The study introduces FLIRF, a flipped-image remote focusing strategy that removes polarization optics by employing a miniature retroreflector, thereby doubling light efficiency and enabling 500 Hz volumetric voltage imaging over ~150 μm axial ranges. The system achieves sub-micron lateral resolution with robust intensity across ~100 μm defocus and supports parallel neural recordings from over a hundred neurons in zebrafish spinal cord and hindbrain. By exchanging half the FOV for markedly improved photon efficiency, FLIRF advances camera-based 3D voltage imaging where photon budgets and frame rates are limiting. Future directions include expanding usable FOV without sacrificing efficiency (e.g., optimized retroreflector geometry and relay optics), improving mechanical trajectories and synchronization to minimize tilt/offset without post-correction, increasing axial range and volume rates via faster cameras and higher-force actuators, and enhancing robustness to alignment to facilitate broader adoption.

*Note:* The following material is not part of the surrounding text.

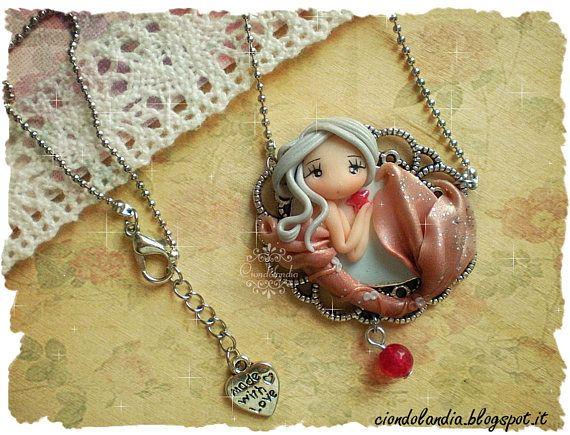 Mermaid cammeo doll necklace Sirena su cammeo #mermaid #cammeo #doll #necklace #polymerclay #princess #chibi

- Halved field of view is intrinsic to the flipped-image separation strategy and is the main practical tradeoff for increased efficiency. - Alignment sensitivity: the knife-edge mirror and retroreflector, being in conjugate image planes, require precise alignment to maintain performance. - Mechanical trajectory deviations (ellipsoidal motion) introduce a ~6.5 μm up/down z-shift and plane tilts due to rolling shutter during continuous motion; these require calibration and computational correction. - Volume extent is limited by either camera frame rate (dense samples) or voice coil motor force/acceleration (sparse samples); x-extent limited by retroreflector size (~358 μm in this setup). - Resolution did not reach the theoretical diffraction limit (measured 0.53 μm vs 0.34 μm theoretical). - Timing jitter between DAQ triggers and camera clock necessitates correction to avoid baseline noise; bleaching occurs (τ ≈ 72 s), though impact on AP SNR over 20 s was minimal.